Successful artists Patrick and Judith (Geoff Morrell and Genevieve Picot) are returning from Sydney to their much-loved and hand-built family home for Christmas. Their unknowingly unhappy daughter Lily (Shelly Lauman) and her emerging filmmaker husband Michael (Eden Falk) are currently living in the house on a peppercorn rent, but he is nagging her to ask for even that to be reduced. 

Also expected from the city for the festivities are pompous elder son Alex (Yalin Ozucelik) and his heavily pregnant wife Hannah (Sarah Armanious) and, eventually, the paternal grandparents Mary and Donald (Lynette Curran and Peter Carroll). Unexpected is the arrival from overseas of sad, gay youngest son Tom (Marcus McKenzie). And then there’s next door neighbour and artist Alison (Sandy Gore) who, because she and Patrick and Judith are products of the 60s, share a party wall and a deceptively close and easy-going relationship. It’s a combustible gathering – as is so often the case with the compulsory happiness of family Christmases.

Because a house and the matter of its inheritance is where the family gathers, a sense of entitlement is the spark and money the fuel that ignites an emotional blaze. It slowly begins to consume this apparently ordinarily nice middle class family. Complacency, selfishness, greed and resentment begin to burst out like psychological popcorn: it quickly becomes messy. It’s also intermittently very funny and there are groan-worthy moments of recognition for many in the audience.

Belvoir’s artistic director Eamon Flack also directs the play and he mobilises the very fine cast with considered spontaneity around the sprawling suggestion of kitchen-living room and verandas. It gives each the space to reveal their characters and as the action progressed, the fact that I wanted to slap self-satisfied Alex, give whingey Tom a good shake and a kick up the bum to narcissistic Michael tells you they do it very well.

THE GREAT FIRE

But…coming back to the but…the play runs close to two hours and 45 minutes, with an interval, and neither the basic premise nor its execution can support that weight. It sags and, in the second half, would collapse if not for the herculean efforts of the actors. Genevieve Picot, Geoff Morrell and Sandy Gore are particularly watchable and convincing while Lynette Curran and Peter Carroll steal every scene they can get their hands on even, in the case of the latter, when he’s asleep on the couch.
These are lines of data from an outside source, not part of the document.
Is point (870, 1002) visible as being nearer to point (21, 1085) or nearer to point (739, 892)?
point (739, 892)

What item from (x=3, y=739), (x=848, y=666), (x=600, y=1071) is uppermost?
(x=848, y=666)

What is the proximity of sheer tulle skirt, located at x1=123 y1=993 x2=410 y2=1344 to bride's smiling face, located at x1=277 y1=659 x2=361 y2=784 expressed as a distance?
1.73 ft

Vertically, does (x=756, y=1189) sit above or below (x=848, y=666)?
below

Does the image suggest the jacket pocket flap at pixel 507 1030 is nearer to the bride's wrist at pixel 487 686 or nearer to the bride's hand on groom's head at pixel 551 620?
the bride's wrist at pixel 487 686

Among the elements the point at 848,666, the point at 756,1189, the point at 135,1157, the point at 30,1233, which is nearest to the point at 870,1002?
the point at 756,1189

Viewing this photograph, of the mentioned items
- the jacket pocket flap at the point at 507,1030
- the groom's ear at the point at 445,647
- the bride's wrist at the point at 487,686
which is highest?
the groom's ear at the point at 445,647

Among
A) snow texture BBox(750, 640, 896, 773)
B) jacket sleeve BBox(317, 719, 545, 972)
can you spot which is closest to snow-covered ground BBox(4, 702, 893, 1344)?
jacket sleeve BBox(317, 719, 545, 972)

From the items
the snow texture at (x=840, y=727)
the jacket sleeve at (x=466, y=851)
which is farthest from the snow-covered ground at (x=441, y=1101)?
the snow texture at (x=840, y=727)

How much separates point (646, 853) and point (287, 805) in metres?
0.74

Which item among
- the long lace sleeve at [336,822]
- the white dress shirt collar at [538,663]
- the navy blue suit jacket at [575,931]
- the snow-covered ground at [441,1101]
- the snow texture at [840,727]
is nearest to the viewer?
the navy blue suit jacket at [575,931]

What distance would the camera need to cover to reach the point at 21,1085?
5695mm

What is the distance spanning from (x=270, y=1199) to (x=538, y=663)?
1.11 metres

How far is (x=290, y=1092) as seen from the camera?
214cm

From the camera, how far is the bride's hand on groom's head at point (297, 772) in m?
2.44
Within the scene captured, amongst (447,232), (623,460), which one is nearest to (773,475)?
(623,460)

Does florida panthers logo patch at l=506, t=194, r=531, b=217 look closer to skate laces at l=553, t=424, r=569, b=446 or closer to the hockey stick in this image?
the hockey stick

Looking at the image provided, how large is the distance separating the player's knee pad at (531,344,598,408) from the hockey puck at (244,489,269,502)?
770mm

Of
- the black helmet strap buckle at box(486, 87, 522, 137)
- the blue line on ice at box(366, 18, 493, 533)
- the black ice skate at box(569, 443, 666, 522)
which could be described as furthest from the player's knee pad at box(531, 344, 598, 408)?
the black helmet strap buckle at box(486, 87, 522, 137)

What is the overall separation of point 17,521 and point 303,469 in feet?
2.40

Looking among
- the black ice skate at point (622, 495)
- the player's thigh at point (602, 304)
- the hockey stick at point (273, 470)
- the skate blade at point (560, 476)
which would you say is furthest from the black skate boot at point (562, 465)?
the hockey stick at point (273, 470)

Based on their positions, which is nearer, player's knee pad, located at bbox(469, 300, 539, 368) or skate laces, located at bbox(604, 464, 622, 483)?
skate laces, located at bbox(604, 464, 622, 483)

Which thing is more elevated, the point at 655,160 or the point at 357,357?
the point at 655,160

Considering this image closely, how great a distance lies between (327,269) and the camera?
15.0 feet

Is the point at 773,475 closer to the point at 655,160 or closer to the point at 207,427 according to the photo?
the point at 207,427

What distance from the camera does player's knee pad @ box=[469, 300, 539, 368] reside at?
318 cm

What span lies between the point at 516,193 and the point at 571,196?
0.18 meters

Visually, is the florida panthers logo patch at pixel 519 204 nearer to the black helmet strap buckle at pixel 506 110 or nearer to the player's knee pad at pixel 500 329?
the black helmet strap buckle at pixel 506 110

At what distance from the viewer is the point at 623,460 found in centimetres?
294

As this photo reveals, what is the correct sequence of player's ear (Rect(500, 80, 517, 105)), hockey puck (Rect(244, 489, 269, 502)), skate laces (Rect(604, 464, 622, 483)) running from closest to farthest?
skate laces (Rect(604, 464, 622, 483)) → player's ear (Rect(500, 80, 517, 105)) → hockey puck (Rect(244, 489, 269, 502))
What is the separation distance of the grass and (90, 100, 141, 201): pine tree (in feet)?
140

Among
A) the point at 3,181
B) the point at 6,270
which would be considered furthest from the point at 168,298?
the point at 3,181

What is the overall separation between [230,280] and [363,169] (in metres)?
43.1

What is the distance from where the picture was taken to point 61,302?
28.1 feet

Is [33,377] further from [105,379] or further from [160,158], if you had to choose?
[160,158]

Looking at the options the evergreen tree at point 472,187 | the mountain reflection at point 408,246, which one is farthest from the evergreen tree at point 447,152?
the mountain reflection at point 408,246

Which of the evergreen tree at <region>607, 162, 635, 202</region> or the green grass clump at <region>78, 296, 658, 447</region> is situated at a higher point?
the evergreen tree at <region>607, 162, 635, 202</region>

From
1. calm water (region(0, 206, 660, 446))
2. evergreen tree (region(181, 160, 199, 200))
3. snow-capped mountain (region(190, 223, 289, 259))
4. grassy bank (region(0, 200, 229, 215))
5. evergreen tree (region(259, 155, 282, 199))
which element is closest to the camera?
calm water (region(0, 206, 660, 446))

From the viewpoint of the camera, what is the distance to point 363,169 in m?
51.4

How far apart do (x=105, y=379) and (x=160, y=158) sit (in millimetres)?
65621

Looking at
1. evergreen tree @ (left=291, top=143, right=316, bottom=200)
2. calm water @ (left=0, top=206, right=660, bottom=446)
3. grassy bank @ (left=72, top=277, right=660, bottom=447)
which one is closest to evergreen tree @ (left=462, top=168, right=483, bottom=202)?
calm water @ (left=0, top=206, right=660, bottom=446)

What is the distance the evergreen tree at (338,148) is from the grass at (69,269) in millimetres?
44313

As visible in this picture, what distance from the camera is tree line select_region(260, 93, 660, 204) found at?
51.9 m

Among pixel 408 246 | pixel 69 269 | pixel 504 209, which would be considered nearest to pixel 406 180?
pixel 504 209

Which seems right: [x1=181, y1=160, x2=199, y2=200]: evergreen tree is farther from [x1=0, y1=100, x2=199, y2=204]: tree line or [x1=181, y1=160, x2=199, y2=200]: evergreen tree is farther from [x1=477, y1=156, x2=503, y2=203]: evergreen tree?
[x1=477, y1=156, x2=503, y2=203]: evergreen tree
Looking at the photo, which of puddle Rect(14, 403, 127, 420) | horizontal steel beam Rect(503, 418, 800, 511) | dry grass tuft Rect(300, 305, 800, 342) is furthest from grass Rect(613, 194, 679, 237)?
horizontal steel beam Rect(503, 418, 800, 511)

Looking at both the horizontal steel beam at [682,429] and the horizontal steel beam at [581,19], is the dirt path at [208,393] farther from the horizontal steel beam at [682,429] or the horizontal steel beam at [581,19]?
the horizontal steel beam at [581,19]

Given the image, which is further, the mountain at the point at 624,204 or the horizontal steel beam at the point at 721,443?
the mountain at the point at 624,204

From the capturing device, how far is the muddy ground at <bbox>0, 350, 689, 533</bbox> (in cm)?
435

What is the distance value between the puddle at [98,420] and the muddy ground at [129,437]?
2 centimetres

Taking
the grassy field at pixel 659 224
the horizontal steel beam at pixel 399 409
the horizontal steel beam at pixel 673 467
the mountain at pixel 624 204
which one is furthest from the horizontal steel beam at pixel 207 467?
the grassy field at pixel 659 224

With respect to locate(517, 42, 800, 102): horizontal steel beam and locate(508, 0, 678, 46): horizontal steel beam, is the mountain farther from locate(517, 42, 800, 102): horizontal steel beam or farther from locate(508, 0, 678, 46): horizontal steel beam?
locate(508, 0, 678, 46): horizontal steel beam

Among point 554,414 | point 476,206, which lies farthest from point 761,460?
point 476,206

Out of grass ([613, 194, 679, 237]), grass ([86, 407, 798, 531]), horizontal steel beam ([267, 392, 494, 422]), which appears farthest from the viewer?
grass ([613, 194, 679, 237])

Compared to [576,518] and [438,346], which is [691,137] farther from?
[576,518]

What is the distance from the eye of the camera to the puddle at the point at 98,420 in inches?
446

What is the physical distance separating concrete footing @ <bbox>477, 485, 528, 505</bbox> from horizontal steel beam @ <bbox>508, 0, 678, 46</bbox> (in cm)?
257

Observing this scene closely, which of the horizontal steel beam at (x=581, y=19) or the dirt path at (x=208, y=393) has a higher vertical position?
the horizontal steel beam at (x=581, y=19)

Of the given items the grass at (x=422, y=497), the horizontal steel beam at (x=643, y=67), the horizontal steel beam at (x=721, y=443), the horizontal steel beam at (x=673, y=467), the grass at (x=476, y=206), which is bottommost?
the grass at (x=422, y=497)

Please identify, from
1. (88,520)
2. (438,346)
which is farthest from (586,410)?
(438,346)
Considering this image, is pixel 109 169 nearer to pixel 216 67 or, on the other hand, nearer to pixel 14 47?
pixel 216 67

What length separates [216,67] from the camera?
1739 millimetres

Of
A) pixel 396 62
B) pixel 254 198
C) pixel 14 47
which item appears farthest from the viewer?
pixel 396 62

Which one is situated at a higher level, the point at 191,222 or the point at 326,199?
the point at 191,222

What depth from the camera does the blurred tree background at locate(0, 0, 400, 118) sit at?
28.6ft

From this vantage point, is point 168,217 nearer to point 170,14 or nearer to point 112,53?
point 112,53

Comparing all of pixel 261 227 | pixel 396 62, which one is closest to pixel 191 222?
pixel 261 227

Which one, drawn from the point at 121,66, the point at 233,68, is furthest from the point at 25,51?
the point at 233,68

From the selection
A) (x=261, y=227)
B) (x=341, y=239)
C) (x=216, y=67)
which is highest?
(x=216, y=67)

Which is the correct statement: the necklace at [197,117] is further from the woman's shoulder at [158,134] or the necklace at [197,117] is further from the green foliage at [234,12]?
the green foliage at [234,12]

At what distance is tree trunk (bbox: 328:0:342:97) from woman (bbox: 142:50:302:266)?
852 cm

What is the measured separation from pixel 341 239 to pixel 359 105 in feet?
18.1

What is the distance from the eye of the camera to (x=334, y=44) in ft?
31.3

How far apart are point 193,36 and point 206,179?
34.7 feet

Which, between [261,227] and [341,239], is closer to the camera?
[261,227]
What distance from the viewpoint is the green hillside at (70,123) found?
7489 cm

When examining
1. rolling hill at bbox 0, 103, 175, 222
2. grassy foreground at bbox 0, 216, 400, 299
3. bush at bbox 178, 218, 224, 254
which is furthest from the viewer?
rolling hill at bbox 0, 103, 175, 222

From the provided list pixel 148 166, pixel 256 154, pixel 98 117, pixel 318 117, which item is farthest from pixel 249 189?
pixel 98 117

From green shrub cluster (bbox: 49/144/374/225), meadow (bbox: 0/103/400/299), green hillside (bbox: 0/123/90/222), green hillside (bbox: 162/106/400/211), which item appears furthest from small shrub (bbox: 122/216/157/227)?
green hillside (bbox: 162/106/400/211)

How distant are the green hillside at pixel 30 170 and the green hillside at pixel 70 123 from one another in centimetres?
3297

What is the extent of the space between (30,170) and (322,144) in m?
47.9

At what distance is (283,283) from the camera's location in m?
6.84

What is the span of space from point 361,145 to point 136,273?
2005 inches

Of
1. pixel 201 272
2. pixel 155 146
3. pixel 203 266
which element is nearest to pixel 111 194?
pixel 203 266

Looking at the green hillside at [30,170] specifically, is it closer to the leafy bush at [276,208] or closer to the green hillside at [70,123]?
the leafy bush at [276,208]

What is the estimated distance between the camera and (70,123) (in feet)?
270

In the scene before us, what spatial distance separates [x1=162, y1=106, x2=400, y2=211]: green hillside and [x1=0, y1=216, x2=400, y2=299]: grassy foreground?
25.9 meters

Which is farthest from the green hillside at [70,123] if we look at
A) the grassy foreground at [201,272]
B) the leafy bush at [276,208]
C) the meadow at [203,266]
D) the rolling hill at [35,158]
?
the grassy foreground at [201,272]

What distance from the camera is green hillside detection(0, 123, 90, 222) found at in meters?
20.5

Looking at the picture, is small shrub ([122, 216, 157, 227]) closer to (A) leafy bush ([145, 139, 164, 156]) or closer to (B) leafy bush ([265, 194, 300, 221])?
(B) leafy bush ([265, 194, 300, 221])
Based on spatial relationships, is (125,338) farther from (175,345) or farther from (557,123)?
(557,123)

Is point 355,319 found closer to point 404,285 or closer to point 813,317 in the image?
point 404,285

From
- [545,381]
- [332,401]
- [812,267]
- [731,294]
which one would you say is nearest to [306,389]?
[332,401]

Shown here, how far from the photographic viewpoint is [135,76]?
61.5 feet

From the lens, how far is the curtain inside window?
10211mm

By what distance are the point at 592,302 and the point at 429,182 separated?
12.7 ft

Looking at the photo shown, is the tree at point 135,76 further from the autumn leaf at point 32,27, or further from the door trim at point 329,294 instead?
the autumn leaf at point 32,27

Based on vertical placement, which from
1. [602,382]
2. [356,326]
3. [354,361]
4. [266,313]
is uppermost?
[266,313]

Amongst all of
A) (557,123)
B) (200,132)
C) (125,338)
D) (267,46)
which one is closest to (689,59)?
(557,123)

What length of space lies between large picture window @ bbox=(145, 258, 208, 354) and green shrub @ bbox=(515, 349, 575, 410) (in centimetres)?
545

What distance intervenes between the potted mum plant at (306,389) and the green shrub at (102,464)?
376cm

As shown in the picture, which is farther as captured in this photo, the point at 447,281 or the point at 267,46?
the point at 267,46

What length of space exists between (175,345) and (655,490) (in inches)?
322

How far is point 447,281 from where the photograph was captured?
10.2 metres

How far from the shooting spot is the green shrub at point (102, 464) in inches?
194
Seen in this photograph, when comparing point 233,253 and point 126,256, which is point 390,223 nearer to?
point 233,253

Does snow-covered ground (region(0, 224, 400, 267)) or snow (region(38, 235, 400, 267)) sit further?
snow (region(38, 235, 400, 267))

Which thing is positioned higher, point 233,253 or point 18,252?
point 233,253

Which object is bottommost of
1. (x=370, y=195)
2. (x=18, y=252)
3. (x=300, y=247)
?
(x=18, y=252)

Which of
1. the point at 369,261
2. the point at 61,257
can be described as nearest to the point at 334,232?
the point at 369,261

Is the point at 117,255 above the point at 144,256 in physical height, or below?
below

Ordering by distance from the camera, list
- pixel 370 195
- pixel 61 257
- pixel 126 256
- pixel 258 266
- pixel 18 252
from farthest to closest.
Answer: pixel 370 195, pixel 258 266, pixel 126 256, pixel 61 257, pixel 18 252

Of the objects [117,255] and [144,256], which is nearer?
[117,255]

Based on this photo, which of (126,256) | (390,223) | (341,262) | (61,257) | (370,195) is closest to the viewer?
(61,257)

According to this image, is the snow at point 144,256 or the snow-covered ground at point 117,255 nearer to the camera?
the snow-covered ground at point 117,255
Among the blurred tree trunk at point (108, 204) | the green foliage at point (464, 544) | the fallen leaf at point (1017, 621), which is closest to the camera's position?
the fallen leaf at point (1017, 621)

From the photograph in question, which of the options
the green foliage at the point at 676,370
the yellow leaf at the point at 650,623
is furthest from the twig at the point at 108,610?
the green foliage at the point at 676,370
Talking to Elissa Blake in the Sydney Morning Herald earlier this week, Kit Brookman observed, “Other companies commission a vast amount but it never gets to the stage…Plays into which a lot of effort and resources have been put, fall through the cracks because there is a lack of rigour in the commissioning company.” 

In this instance it’s a pity that rigour wasn’t better employed before this point. The show’s program/script carries the playwright’s advice: “If there is an interval it should come between Acts Two and Three”. Better still would be a stringent edit to cut the flab and bring it in at 90-100 minutes without an interval.

The Great Fire has some sparkling scenes and funny lines. It’s blessed with the wicked Lynette Curran and Peter Carroll and the rest of the cast is exemplary, but the play itself is – finally – not up to their standard and that’s disappointing.

NB: this review has been amended to correct the attribution of the quote – it was Kit Brookman, not Eamon Flack. Apologies.